◆ INSTRUCTION
Copy out every one of the items below word for word. Leave out the pictures.

◆ Excerpts of spatial question data
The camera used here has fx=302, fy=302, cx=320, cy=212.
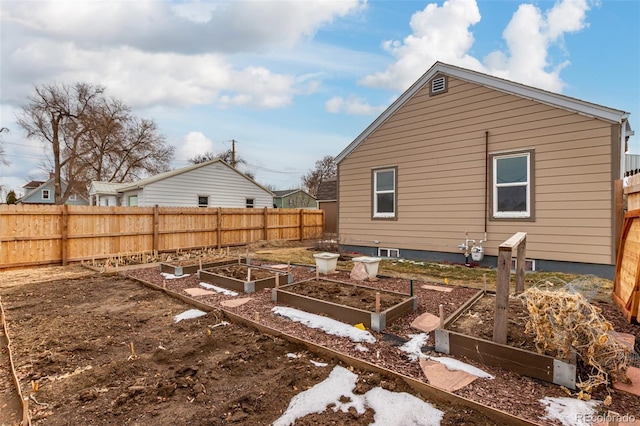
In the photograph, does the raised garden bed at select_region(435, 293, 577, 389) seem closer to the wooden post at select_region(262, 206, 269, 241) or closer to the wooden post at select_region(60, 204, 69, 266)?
the wooden post at select_region(60, 204, 69, 266)

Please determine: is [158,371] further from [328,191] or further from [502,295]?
[328,191]

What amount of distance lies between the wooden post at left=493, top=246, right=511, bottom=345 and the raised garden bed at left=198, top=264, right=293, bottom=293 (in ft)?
11.3

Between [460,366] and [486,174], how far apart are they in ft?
20.0

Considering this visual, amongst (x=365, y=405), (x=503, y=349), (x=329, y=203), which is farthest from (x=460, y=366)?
(x=329, y=203)

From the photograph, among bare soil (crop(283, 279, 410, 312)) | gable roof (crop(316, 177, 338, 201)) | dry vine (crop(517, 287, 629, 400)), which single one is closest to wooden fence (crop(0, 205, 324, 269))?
gable roof (crop(316, 177, 338, 201))

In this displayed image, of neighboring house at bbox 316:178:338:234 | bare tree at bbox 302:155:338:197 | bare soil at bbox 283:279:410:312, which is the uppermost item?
bare tree at bbox 302:155:338:197

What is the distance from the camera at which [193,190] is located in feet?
56.4

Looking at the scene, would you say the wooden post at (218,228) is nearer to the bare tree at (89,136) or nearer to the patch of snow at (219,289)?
the patch of snow at (219,289)

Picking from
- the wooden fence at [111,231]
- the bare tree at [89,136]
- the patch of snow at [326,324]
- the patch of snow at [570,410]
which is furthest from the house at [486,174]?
the bare tree at [89,136]

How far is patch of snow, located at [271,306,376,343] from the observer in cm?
358

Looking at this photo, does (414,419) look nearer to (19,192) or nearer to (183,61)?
(183,61)

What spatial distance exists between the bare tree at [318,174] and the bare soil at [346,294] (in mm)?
35615

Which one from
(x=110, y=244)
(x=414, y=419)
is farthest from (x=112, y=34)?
(x=414, y=419)

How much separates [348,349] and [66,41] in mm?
14564
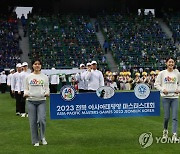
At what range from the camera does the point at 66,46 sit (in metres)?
45.6

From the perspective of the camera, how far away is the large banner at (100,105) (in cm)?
1147

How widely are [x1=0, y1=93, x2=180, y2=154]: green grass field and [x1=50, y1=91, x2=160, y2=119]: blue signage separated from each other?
24.7 inches

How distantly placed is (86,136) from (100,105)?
1.02 m

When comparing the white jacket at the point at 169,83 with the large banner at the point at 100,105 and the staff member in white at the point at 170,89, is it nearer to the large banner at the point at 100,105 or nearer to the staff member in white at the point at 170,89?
the staff member in white at the point at 170,89

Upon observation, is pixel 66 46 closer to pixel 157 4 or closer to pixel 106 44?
pixel 106 44

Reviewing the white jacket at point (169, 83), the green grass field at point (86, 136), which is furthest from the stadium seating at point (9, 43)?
the white jacket at point (169, 83)

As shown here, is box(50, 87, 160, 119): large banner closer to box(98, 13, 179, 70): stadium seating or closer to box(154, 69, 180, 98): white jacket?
box(154, 69, 180, 98): white jacket

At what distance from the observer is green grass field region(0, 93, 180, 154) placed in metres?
9.98

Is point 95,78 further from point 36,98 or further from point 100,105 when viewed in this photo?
point 36,98

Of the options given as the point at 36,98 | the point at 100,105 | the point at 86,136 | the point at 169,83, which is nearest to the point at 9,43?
→ the point at 86,136

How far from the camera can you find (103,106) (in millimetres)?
11711

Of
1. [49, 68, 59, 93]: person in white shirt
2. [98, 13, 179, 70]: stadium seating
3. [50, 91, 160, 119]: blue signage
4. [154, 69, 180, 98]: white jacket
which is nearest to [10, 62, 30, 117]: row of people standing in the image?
[50, 91, 160, 119]: blue signage

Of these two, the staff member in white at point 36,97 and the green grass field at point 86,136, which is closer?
the green grass field at point 86,136

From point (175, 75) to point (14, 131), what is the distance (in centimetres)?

◆ EXPECTED ANSWER
The camera used here has fx=302, fy=302, cx=320, cy=212.
In the photograph, does the raised garden bed at select_region(435, 293, 577, 389) seem closer to the wooden post at select_region(262, 206, 269, 241) or closer to the wooden post at select_region(60, 204, 69, 266)?
the wooden post at select_region(60, 204, 69, 266)

Please determine: is [158,371] further from [328,191] or further from [502,295]?
[328,191]

What amount of distance lies between the wooden post at left=493, top=246, right=511, bottom=345 and the raised garden bed at left=198, top=264, right=293, bottom=293 (in ft)?
11.3

Between [460,366] and [486,174], how far apart are they in ft?
20.0

Considering this visual, amongst (x=365, y=405), (x=503, y=349), (x=329, y=203), which is farthest from (x=460, y=366)?
(x=329, y=203)

From the photograph, among bare soil (crop(283, 279, 410, 312)) | gable roof (crop(316, 177, 338, 201)) | dry vine (crop(517, 287, 629, 400)), which single one is closest to wooden fence (crop(0, 205, 324, 269))?
gable roof (crop(316, 177, 338, 201))

In this displayed image, of neighboring house at bbox 316:178:338:234 | bare tree at bbox 302:155:338:197 | bare soil at bbox 283:279:410:312, which is the uppermost item?
bare tree at bbox 302:155:338:197

What is the distance from the camera at which [193,190] is located in feet?
56.4

Looking at the scene, would you say the wooden post at (218,228) is nearer to the bare tree at (89,136) or nearer to the patch of snow at (219,289)?
the patch of snow at (219,289)

Picking from
- the wooden fence at [111,231]
- the bare tree at [89,136]
- the patch of snow at [326,324]
- the patch of snow at [570,410]
which is furthest from the house at [486,174]?
the bare tree at [89,136]

How far is patch of snow, located at [271,306,376,343] from the observer in cm?
358

Looking at this photo, does (414,419) look nearer to (19,192) or nearer to (183,61)?
(183,61)

What spatial distance exists between the bare tree at [318,174] and the bare soil at [346,294] (in mm)?
35615

Which one from
(x=110, y=244)
(x=414, y=419)
is farthest from (x=112, y=34)?
(x=414, y=419)

How much separates [348,349] and [66,41] in mm?
14564
At what range from the camera does the point at 66,46 sit (in metres)?
45.6

From the perspective of the camera, how far away is the large banner at (100,105) (in cm)?
1147

How widely are [x1=0, y1=93, x2=180, y2=154]: green grass field and [x1=50, y1=91, x2=160, y2=119]: blue signage separated from each other?
24.7 inches

How distantly placed is (86,136) from (100,105)?
1.02 m

When comparing the white jacket at the point at 169,83 with the large banner at the point at 100,105 and the staff member in white at the point at 170,89, is it nearer to the large banner at the point at 100,105 or nearer to the staff member in white at the point at 170,89?
the staff member in white at the point at 170,89

Upon observation, is pixel 66 46 closer to pixel 157 4 or closer to pixel 106 44?
pixel 106 44

Reviewing the white jacket at point (169, 83), the green grass field at point (86, 136), which is furthest from the stadium seating at point (9, 43)?
the white jacket at point (169, 83)

As shown here, is box(50, 87, 160, 119): large banner closer to box(98, 13, 179, 70): stadium seating or closer to box(154, 69, 180, 98): white jacket?
box(154, 69, 180, 98): white jacket

At what distance from the observer is green grass field region(0, 93, 180, 154) placed in metres?
9.98

Is point 95,78 further from point 36,98 or further from point 100,105 when viewed in this photo?
point 36,98

Of the options given as the point at 36,98 | the point at 100,105 | the point at 86,136 | the point at 169,83, which is nearest to the point at 9,43?
→ the point at 86,136

How far from the camera can you find (103,106) (in millimetres)?
11711

Of
1. [49, 68, 59, 93]: person in white shirt
2. [98, 13, 179, 70]: stadium seating
3. [50, 91, 160, 119]: blue signage
4. [154, 69, 180, 98]: white jacket
which is nearest to [10, 62, 30, 117]: row of people standing in the image?
[50, 91, 160, 119]: blue signage

Of these two, the staff member in white at point 36,97 and the green grass field at point 86,136, which is closer?
the green grass field at point 86,136

From point (175, 75) to point (14, 131), what is the distance (in centimetres)?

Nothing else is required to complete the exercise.